How schools are tracking students using their mobile phones

Schools are monitoring what students do on their mobile phones using technology that can also disable their cameras. Photo: Supplied
Schools are monitoring what students do on their mobile phones using technology that can also disable their cameras. Photo: Supplied

Australian schools – including one in Bendigo – are tracking what students do on their mobile phones using technology that can also disable their cameras.

In a bid to protect students from pornography, predators and other online dangers, some schools are turning to technology that notifies teachers, parents and welfare staff when students access concerning material on their mobile phones.

But students and privacy experts have raised concerns about the initiative, which they say erodes trust and puts children under unnecessary surveillance.

The surveillance tool, which has been developed by Australian company Family Zone and is being rolled out at 40 schools, can also block students' access to inappropriate internet sites and "distracting" phone apps.

It solves the issue of students bypassing filters on their school's internet network by using their personal phones.

Schools have a duty of care to ensure students don't put themselves at risk, Family Zone vice-president of education Robert Smyth said.

"If something goes wrong with that mobile device and the school has endorsed it then you can imagine there are all sorts of legal implications," he said.

Parents have to give permission for schools to use the technology, and can extend the surveillance into their homes.

It relies on students downloading a tamper-proof phone app, and a portal lets parents see what sites, messages and apps children are accessing.
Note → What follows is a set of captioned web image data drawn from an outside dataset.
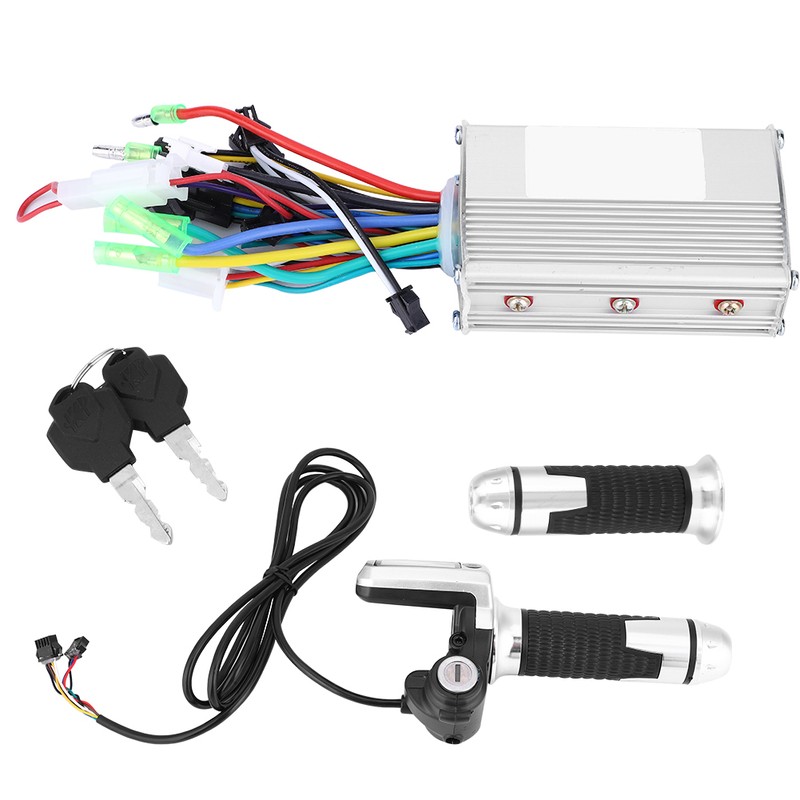 Waterproof LCD Display Panel Electric Bicycle Brushless E Bike Scooter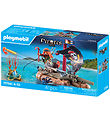 Playmobil Pirates - Piratflåde med Skat - 71794 - 41 Dele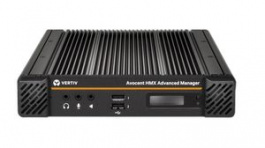 HMXAMGR24G2-400, 2-Port Rack Mount KVM Switch, 3x RJ45, DisplayPort, USB-A, Vertiv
Schools and parents can deactivate the phone's cameras and a sleep timer bars students from accessing the internet at bedtime.

"If the school is having a school swimming gala they don't necessarily want kids taking photos and posting those photos," Mr Smyth said.

Marist College Bendigo decided to roll out the technology after fielding calls from parents who wanted more control over their children's phones.

The school's technology leader Tony Hoye said parents and teachers would soon meet to decide which search terms would trigger an alert to wellbeing staff at the school and families. These might include suicide, eating disorders or the adult dating app Tinder.

"It is always a worry to supply devices to your kids. You don't know what they are up to and when they are at risk," he said. "This gives parents a bit of control back and visibility. The monitoring is to start a conversation between the parent and the child rather than a punishment type of scenario."

But Victorian Student Representative Council executive student Spencer Davis – a Year 11 student at Footscray City College – said the technology undermined children's agency because it did not require their consent. 

"It has an Orwellian feel to it. It's invasive and unfair," he said. 

He said that he had no issue with schools monitoring what students did on their network, but delving into their private devices was concerning. 

Australian Privacy Foundation chair David Vaile described the technology as a "privacy intrusion".

"Kids want to live a separate life to their parents and there is a risk this could isolate young people ... rather than opening up you feel like the object of surveillance."

He said that there was great scope for businesses to "whip up fear" about the online world. 

Invasive school surveillance practices are on the rise, according to University of Adelaide Associate Professor Andrew Hope. These include swipe cards and biometrics which detect when students arrive at school, CCTV and online monitoring.

"In the last five years it has leapt out of the school environment and gone into student's homes, using hardware on their laptops and phones," he said.

While the safety of children is important, Associate Professor Hope said children had a right to privacy and surveillance devices could make them less engaged, stigmatise them and erode trust.